Excerpts from a spatial dataset:

----------

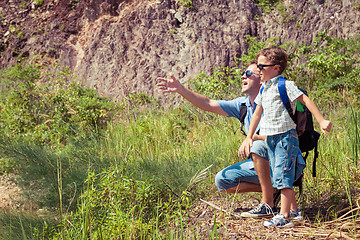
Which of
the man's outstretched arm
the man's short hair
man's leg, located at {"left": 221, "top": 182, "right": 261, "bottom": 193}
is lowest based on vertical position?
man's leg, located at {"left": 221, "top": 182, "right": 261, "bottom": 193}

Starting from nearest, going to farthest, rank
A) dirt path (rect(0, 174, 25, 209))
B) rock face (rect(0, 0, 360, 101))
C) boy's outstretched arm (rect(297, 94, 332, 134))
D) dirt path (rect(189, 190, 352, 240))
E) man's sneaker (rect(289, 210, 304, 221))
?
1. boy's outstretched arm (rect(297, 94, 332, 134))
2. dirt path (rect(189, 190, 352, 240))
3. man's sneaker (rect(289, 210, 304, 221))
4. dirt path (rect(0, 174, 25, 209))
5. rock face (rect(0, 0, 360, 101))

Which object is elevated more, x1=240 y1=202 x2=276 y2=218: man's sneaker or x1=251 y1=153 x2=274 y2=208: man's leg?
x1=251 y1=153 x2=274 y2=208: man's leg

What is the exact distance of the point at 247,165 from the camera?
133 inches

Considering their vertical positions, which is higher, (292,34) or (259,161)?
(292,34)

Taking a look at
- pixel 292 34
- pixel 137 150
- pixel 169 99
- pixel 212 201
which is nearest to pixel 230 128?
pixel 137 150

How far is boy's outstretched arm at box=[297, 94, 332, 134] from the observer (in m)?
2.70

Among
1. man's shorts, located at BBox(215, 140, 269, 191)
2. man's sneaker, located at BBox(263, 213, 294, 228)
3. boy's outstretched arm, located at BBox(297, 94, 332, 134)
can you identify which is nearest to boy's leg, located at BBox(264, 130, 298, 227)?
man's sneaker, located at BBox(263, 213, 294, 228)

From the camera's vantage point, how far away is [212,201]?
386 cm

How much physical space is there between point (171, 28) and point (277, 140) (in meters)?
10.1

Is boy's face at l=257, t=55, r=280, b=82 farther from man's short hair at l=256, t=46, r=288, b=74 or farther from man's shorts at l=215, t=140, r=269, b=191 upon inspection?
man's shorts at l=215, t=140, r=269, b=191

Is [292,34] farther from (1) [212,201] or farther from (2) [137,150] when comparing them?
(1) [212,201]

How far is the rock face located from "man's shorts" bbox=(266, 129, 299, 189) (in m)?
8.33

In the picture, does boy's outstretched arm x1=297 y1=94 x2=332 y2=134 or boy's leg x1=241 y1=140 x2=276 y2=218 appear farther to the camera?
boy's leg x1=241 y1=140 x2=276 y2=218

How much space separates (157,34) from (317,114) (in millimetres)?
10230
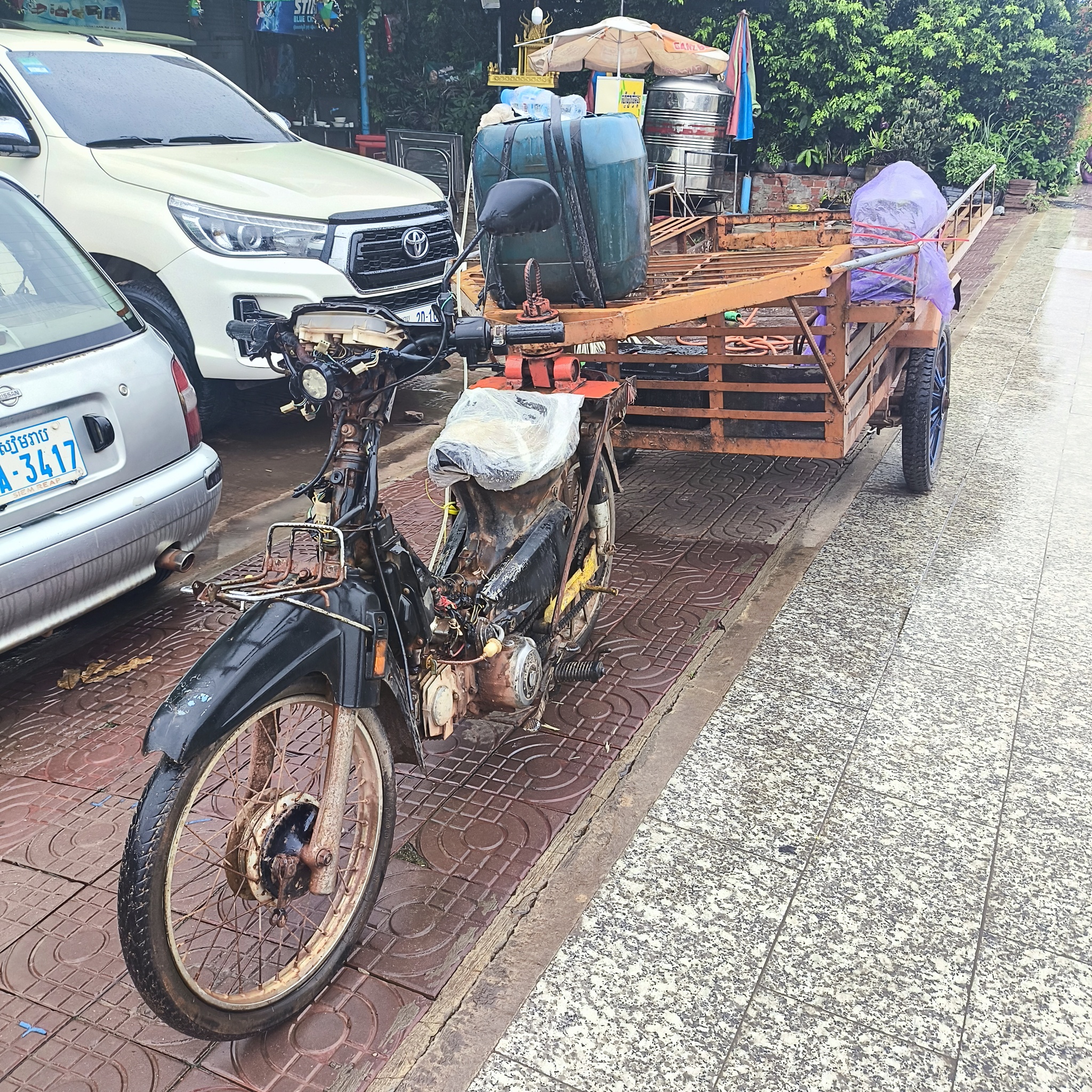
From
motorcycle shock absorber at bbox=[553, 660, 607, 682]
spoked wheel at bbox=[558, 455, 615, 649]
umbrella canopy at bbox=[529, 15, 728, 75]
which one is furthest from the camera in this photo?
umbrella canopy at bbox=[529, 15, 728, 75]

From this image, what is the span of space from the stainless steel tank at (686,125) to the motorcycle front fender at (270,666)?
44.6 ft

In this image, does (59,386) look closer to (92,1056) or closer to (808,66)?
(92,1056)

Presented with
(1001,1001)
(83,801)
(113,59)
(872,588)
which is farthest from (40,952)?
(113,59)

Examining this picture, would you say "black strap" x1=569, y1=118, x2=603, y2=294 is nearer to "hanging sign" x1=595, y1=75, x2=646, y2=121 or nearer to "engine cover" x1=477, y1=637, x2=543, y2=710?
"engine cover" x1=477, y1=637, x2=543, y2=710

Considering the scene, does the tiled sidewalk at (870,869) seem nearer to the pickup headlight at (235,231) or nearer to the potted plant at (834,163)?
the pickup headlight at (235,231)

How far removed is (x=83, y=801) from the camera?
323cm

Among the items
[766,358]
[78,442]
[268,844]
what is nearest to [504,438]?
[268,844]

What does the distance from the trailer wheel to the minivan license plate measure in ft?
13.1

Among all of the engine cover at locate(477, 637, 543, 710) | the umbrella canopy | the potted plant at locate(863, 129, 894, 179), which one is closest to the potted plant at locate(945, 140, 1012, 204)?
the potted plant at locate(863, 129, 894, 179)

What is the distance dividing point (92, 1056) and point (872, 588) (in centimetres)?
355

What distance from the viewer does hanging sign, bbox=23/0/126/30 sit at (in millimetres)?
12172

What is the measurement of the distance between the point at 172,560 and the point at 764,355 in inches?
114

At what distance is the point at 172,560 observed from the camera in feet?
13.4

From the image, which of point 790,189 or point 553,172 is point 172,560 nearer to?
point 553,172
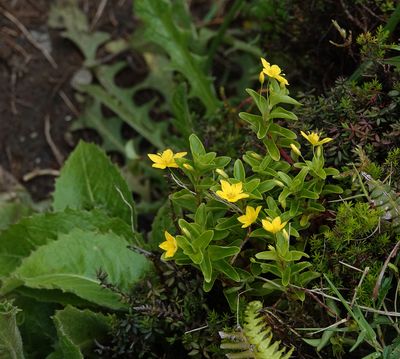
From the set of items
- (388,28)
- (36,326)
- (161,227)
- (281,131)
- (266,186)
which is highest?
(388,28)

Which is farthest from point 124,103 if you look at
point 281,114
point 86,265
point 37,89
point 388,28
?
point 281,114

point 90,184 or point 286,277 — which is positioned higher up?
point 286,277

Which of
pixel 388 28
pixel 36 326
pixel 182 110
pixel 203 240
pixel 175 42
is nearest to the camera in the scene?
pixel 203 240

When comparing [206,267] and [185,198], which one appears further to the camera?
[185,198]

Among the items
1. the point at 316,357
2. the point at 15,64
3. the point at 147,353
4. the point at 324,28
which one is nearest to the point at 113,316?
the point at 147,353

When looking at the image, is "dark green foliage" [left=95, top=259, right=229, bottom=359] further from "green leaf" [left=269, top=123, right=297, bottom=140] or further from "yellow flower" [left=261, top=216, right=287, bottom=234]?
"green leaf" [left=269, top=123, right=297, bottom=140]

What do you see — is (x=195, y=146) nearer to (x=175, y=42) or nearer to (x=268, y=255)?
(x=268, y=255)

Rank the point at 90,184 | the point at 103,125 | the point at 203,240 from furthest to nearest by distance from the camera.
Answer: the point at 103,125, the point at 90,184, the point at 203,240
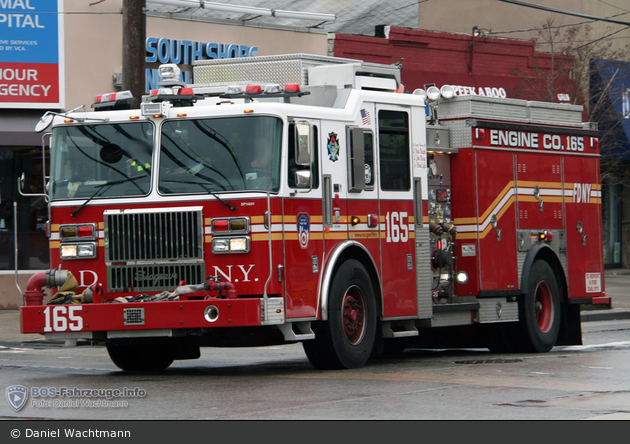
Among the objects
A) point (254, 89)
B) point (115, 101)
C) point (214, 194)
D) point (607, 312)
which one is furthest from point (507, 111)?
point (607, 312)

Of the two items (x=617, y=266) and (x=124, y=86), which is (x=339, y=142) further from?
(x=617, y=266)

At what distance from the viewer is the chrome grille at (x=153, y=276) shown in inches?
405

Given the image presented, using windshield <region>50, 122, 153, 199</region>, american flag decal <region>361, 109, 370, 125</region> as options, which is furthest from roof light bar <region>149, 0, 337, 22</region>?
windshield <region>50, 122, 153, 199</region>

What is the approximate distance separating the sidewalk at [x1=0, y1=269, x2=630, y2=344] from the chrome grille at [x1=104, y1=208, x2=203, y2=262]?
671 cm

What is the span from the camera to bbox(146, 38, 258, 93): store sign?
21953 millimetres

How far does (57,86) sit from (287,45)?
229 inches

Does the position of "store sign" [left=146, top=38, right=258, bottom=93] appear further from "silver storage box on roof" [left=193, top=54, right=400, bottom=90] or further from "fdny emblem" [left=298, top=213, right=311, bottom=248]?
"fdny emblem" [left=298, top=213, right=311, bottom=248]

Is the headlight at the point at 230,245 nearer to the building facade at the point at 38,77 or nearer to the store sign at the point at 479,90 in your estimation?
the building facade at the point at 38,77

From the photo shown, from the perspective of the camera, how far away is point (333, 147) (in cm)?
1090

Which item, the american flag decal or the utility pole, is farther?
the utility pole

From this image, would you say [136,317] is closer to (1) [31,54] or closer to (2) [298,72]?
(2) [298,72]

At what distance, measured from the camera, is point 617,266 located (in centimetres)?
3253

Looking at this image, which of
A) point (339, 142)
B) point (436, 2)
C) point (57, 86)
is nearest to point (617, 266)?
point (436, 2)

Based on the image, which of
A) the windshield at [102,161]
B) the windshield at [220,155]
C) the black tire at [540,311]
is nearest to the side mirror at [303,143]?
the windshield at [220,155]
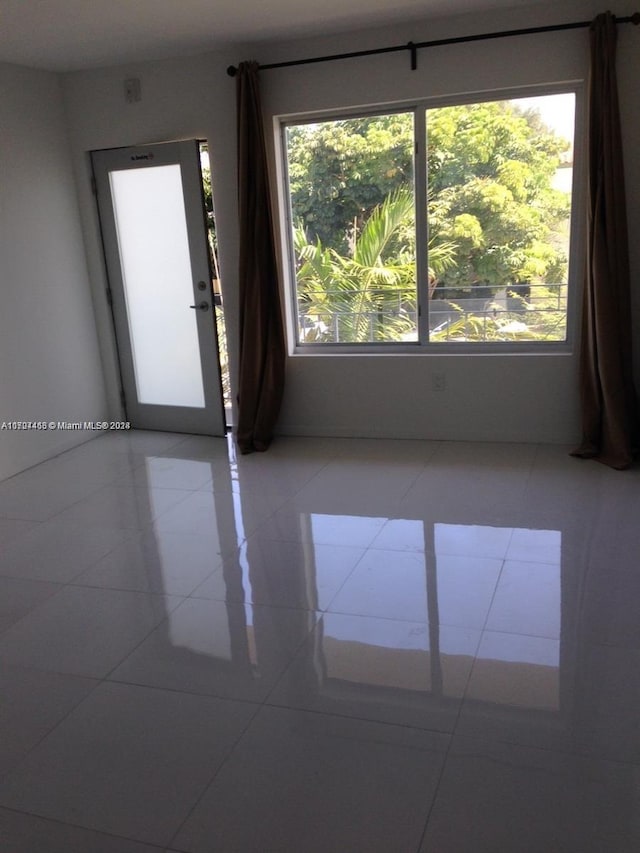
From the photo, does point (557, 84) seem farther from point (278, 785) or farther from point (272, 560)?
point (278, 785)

----------

Give back all of the records above word for word, leaving out the pictures.

Which of
the man's outstretched arm
the man's short hair
man's leg, located at {"left": 221, "top": 182, "right": 261, "bottom": 193}
is lowest based on vertical position?
man's leg, located at {"left": 221, "top": 182, "right": 261, "bottom": 193}

Starting from nearest, going to farthest, rank
A) dirt path (rect(0, 174, 25, 209))
B) rock face (rect(0, 0, 360, 101))
C) boy's outstretched arm (rect(297, 94, 332, 134))
D) dirt path (rect(189, 190, 352, 240))
E) man's sneaker (rect(289, 210, 304, 221))
?
1. boy's outstretched arm (rect(297, 94, 332, 134))
2. dirt path (rect(189, 190, 352, 240))
3. man's sneaker (rect(289, 210, 304, 221))
4. dirt path (rect(0, 174, 25, 209))
5. rock face (rect(0, 0, 360, 101))

Which object is elevated more, x1=240 y1=202 x2=276 y2=218: man's sneaker or x1=251 y1=153 x2=274 y2=208: man's leg?
x1=251 y1=153 x2=274 y2=208: man's leg

What is the exact distance of the point at 247,165 from the camera?
133 inches

Considering their vertical positions, which is higher, (292,34) or (259,161)?
(292,34)

Taking a look at
- pixel 292 34
- pixel 137 150
- pixel 169 99
- pixel 212 201
which is nearest to pixel 230 128?
pixel 137 150

How far is boy's outstretched arm at box=[297, 94, 332, 134] from the observer (in m)?
2.70

Among
1. man's shorts, located at BBox(215, 140, 269, 191)
2. man's sneaker, located at BBox(263, 213, 294, 228)
3. boy's outstretched arm, located at BBox(297, 94, 332, 134)
can you identify which is nearest to boy's leg, located at BBox(264, 130, 298, 227)?
man's sneaker, located at BBox(263, 213, 294, 228)

From the camera's vantage point, how far away is [212,201]?
386 cm

How much physical space is there between point (171, 28) and point (277, 140) (in meters)?
10.1

Is boy's face at l=257, t=55, r=280, b=82 farther from man's short hair at l=256, t=46, r=288, b=74 or farther from man's shorts at l=215, t=140, r=269, b=191 upon inspection?
man's shorts at l=215, t=140, r=269, b=191

Is [292,34] farther from (1) [212,201] or farther from (2) [137,150] when comparing them?
(1) [212,201]

How far is the rock face located from "man's shorts" bbox=(266, 129, 299, 189) (in m)?
8.33

In the picture, does boy's outstretched arm x1=297 y1=94 x2=332 y2=134 or boy's leg x1=241 y1=140 x2=276 y2=218 appear farther to the camera?
boy's leg x1=241 y1=140 x2=276 y2=218

How much space separates (157,34) from (317,114) (in millimetres)?
10230
From
motorcycle shock absorber at bbox=[553, 660, 607, 682]
spoked wheel at bbox=[558, 455, 615, 649]
umbrella canopy at bbox=[529, 15, 728, 75]
which one is furthest from the camera in this photo?
umbrella canopy at bbox=[529, 15, 728, 75]

From this image, what is the span of space from the stainless steel tank at (686,125) to the motorcycle front fender at (270,666)?
44.6 ft

In this image, does (59,386) look closer to (92,1056) or closer to (808,66)?
(92,1056)

Presented with
(1001,1001)
(83,801)
(113,59)
(872,588)
which is farthest from (40,952)?
(113,59)

Examining this picture, would you say "black strap" x1=569, y1=118, x2=603, y2=294 is nearer to "hanging sign" x1=595, y1=75, x2=646, y2=121 or nearer to "engine cover" x1=477, y1=637, x2=543, y2=710?
"engine cover" x1=477, y1=637, x2=543, y2=710

Considering the scene, does the tiled sidewalk at (870,869) seem nearer to the pickup headlight at (235,231) or nearer to the potted plant at (834,163)?
the pickup headlight at (235,231)

How far removed is (x=83, y=801) from the camera?
323cm

Among the items
[766,358]
[78,442]
[268,844]
what is nearest to [504,438]?
[268,844]

What does the distance from the trailer wheel to the minivan license plate measure in ft?
13.1

Among all of the engine cover at locate(477, 637, 543, 710) | the umbrella canopy | the potted plant at locate(863, 129, 894, 179), which one is closest to the potted plant at locate(945, 140, 1012, 204)?
the potted plant at locate(863, 129, 894, 179)

What is the distance dividing point (92, 1056) and point (872, 588) (in centimetres)?
355

What distance from the viewer does hanging sign, bbox=23/0/126/30 sit at (in millimetres)?
12172

What is the measurement of the distance between the point at 172,560 and the point at 764,355 in inches?
114

At what distance is the point at 172,560 observed from the camera in feet?
13.4

From the image, which of point 790,189 or point 553,172 is point 172,560 nearer to?
point 553,172
From the set of items
- (388,28)
- (36,326)
- (161,227)
- (281,131)
- (266,186)
which is highest?
(388,28)

Which is farthest from point 124,103 if you look at
point 281,114
point 86,265
point 37,89
point 388,28
?
point 281,114

point 90,184 or point 286,277 — which is positioned higher up?
point 286,277

Which of
pixel 388 28
pixel 36 326
pixel 182 110
pixel 203 240
pixel 175 42
is nearest to the camera in the scene?
pixel 203 240

When comparing [206,267] and [185,198], which one appears further to the camera?
[185,198]

Among the items
1. the point at 316,357
2. the point at 15,64
3. the point at 147,353
4. the point at 324,28
which one is nearest to the point at 113,316?
the point at 147,353

When looking at the image, is "dark green foliage" [left=95, top=259, right=229, bottom=359] further from "green leaf" [left=269, top=123, right=297, bottom=140] or further from "yellow flower" [left=261, top=216, right=287, bottom=234]?
"green leaf" [left=269, top=123, right=297, bottom=140]

What do you see — is (x=195, y=146) nearer to (x=175, y=42) or nearer to (x=268, y=255)?
(x=268, y=255)

Rank the point at 90,184 | the point at 103,125 | the point at 203,240 from furthest to nearest by distance from the camera.
Answer: the point at 103,125, the point at 90,184, the point at 203,240
Among the objects
A) point (254, 89)
B) point (115, 101)
C) point (214, 194)
D) point (607, 312)
which one is furthest from point (507, 111)?
point (607, 312)

Of the two items (x=617, y=266) and (x=124, y=86), which is (x=339, y=142) further from?
(x=617, y=266)

At what distance from the viewer is the chrome grille at (x=153, y=276) shown in inches?
405

Given the image presented, using windshield <region>50, 122, 153, 199</region>, american flag decal <region>361, 109, 370, 125</region> as options, which is furthest from roof light bar <region>149, 0, 337, 22</region>?
windshield <region>50, 122, 153, 199</region>

What is the approximate distance separating the sidewalk at [x1=0, y1=269, x2=630, y2=344] from the chrome grille at [x1=104, y1=208, x2=203, y2=262]?
671 cm

What is the span from the camera to bbox(146, 38, 258, 93): store sign?
21953 millimetres

How far does (57,86) sit from (287,45)?
229 inches

Does the position of "store sign" [left=146, top=38, right=258, bottom=93] appear further from "silver storage box on roof" [left=193, top=54, right=400, bottom=90] or further from "fdny emblem" [left=298, top=213, right=311, bottom=248]?
"fdny emblem" [left=298, top=213, right=311, bottom=248]

Is the headlight at the point at 230,245 nearer to the building facade at the point at 38,77 or nearer to the store sign at the point at 479,90 in your estimation?
the building facade at the point at 38,77

From the photo shown, from the perspective of the camera, how far away is point (333, 147) (in cm)?
1090

Which item, the american flag decal or the utility pole, is farther?
the utility pole

From this image, would you say [136,317] is closer to (1) [31,54] or closer to (2) [298,72]?
(2) [298,72]

At what distance, measured from the camera, is point 617,266 located (in centimetres)?
3253

Looking at this image, which of
A) point (339, 142)
B) point (436, 2)
C) point (57, 86)
is nearest to point (617, 266)?
point (436, 2)

Based on the image, which of
A) the windshield at [102,161]
B) the windshield at [220,155]
C) the black tire at [540,311]
is nearest to the side mirror at [303,143]?
the windshield at [220,155]
From the photo, does point (557, 84) seem farther from point (278, 785) or farther from point (272, 560)?
point (278, 785)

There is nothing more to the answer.